M&S cuts dividend as profits slump
Marks & Spencer's pre-tax profits in the past year fell by 40% to around £600m as like-for-like sales slid by 5.9%.
Marks & Spencer is celebrating its 125th birthday this year, marking "a very long life for a retailer", said Rachel Sanderson on Breakingviews. Celebrations, however, "should be muted". Nearly every figure "is pointing in the wrong direction", said Elizabeth Rigby in the FT. Pre-tax profits in the past year fell by 40% to around £600m as like-for-like sales slid by 5.9%.
Price cuts have dented margins, but not enough to "stop the rot": the group's share of the womenswear, menswear and food markets has fallen. Margins are in for another pounding next year as sterling's fall against the dollar feeds through to costs. The tough outlook has prompted M&S to cut the dividend for the first time since 2000. That may well be "common sense", as chief executive Stuart Rose said, but shareholders are entitled to feel "uncommonly annoyed", said Nils Pratley in The Guardian.

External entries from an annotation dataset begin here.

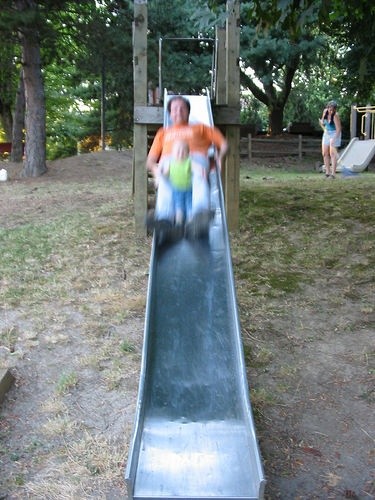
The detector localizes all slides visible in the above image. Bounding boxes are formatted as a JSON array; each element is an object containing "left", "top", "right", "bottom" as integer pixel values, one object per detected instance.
[
  {"left": 125, "top": 87, "right": 269, "bottom": 500},
  {"left": 320, "top": 138, "right": 374, "bottom": 174}
]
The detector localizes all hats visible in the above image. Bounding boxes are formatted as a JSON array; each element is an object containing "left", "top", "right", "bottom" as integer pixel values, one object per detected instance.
[{"left": 327, "top": 99, "right": 336, "bottom": 107}]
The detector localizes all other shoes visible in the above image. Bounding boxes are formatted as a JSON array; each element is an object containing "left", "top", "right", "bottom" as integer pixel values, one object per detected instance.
[
  {"left": 326, "top": 173, "right": 336, "bottom": 178},
  {"left": 184, "top": 208, "right": 214, "bottom": 241},
  {"left": 147, "top": 216, "right": 182, "bottom": 242}
]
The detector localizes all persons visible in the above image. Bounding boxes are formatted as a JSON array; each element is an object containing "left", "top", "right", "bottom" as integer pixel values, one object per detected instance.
[
  {"left": 156, "top": 140, "right": 209, "bottom": 240},
  {"left": 318, "top": 100, "right": 342, "bottom": 180},
  {"left": 144, "top": 95, "right": 230, "bottom": 241}
]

M&S has spent over half a billion pounds on buying back shares over the past two years at an average share price around a third higher than it is now.
Marks & Spencer: the core problem
Rose doesn't seem to have found a solution to M&S's "central structural problem", said Sanderson: the uncomfortable mix of "premium-priced food and mid-to-downmarket clothes". While the food business has come under pressure in the downturn, there are now plenty of high-street rivals offering the "high-quality but mass-market attire" that made M&S's name, as Jeremy Warner pointed out in The Independent. It's still not clear how M&S is relevant "to the modern world".